Margot Robbie's Barbie movie caused an international shortage of pink paint
| Last updated
Featured Image Credit: Warner Bros.
A lot of people are excited to see Margot Robbie star in the title role of the upcoming Barbie movie.
The Australian actor will be front and centre as the iconic doll, but her very pink house will likely be drawing just as many eyeballs.
Barbie's Dreamhouse is everything you'd imagine it to be - pink, pink... and more pink.
In fact, Barbie's crib was so heavy on the colour that it caused an international shortage of pink paint.
When the set for Barbie Land was constructed at Warner Bros. Studio Leavesden, Rosco paint ran seriously low on the particular shade of pink that adorns Barbie's walls.
So much so, that production designer Sarah Greenwood said: "The world ran out of pink."
Fortunately, they managed to pull through and keep Barbie's world looking pretty in pink, and nobody was left seeing red.
Okay, enough colourful word play.
Talking about the construction of Barbie Land to Architectural Digest, director Greta Gerwig said: "There are no walls and no doors.
"Dreamhouses assume that you never have anything you wish was private - there is no place to hide.
To bring the world of the Mattel toy to life, set designers took inspiration from Palm Springs mid-century modernism.
Greenwood and her colleague Katie Spencer, who had previously worked on Pride & Prejudice, had never owned a Barbie house before so they bought one off Amazon for inspiration.
Spencer recalled: "The scale was quite strange," whilst Gerwig noted: "The ceiling is actually quite close to one’s head, and it only takes a few paces to cross the room.
"It has the odd effect of making the actors seem big in the space but small overall."
Barbie's house also comes with a slide that coils from the third floor down to a pool.
Explaining the design, Gerwig said: "I wanted to capture what was so ridiculously fun about the Dreamhouses.
"Why walk down stairs when you can slide into your pool? Why trudge up stairs when you take an elevator that matches your dress?"

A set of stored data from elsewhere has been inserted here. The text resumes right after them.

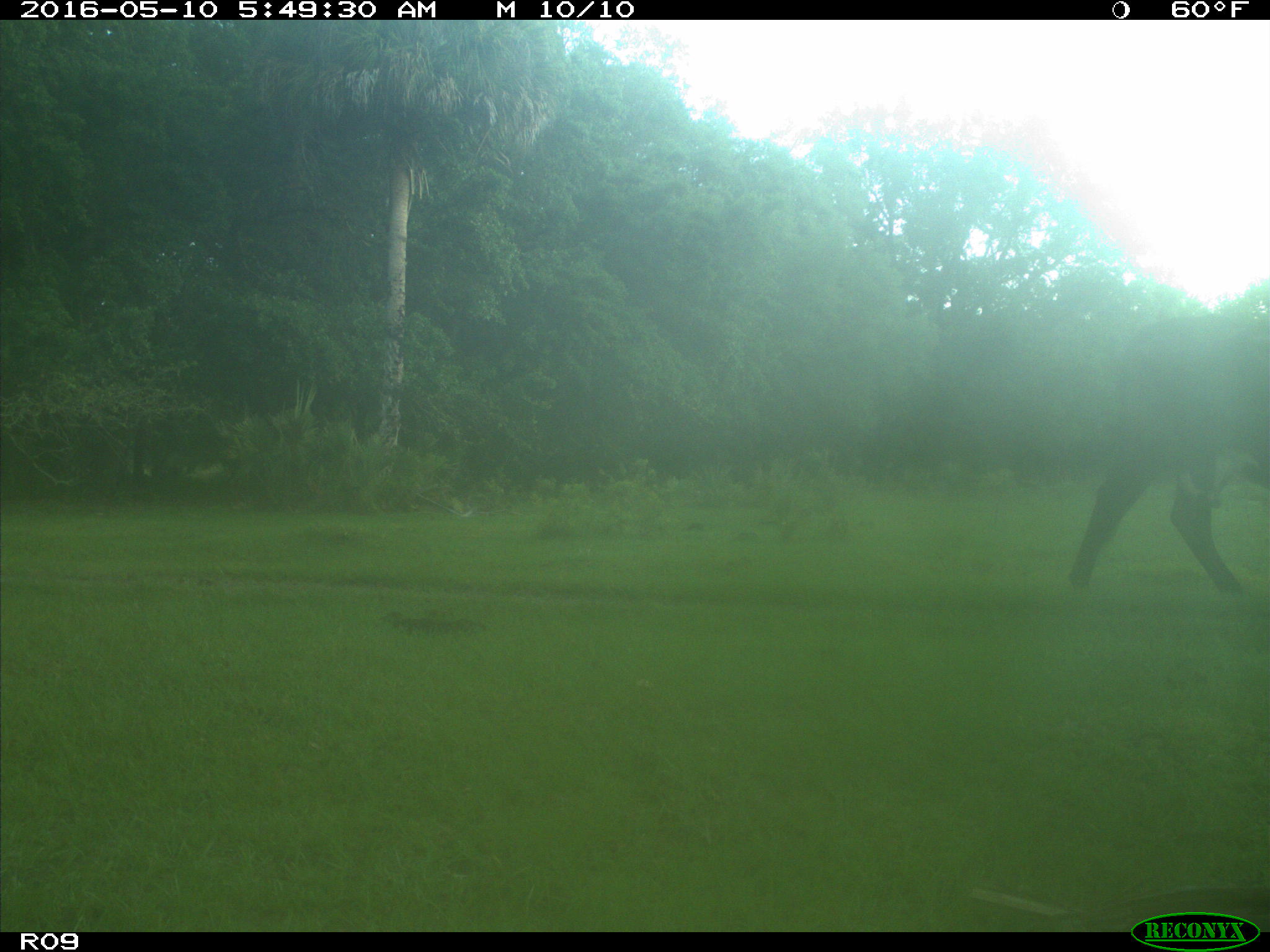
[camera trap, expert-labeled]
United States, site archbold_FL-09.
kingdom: Animalia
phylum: Chordata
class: Mammalia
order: Artiodactyla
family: Bovidae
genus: Bos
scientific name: Bos taurus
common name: domestic cow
Bos taurus (domestic cow).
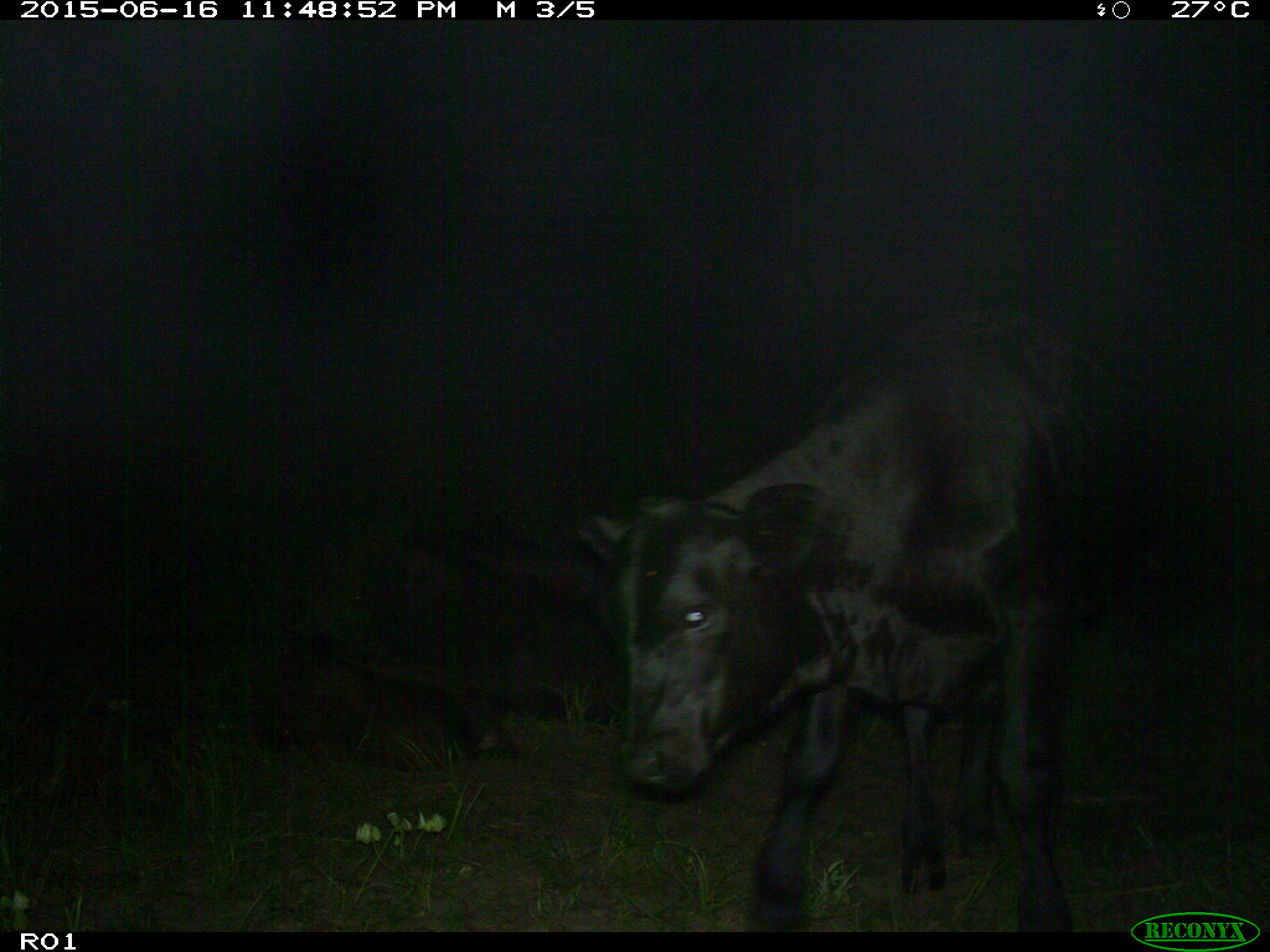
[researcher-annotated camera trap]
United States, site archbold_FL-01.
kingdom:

In Barbie's bedroom, a clamshell headboard is covered in velvet with a sequined duvet, whilst her wardrobe contains coordinated outfits.
It's a far cry from the original Dreamhouse released in 1962, which was a cardboard fold-out.
Speaking of Barbie's set up, Greenwood said: "It’s very definitely a house for a single woman," whilst Spencer noted: "She is the ultimate feminist icon."
Let's just hope that any sequels don't cause any further paint shortages.
Barbie is out in cinemas on July 21.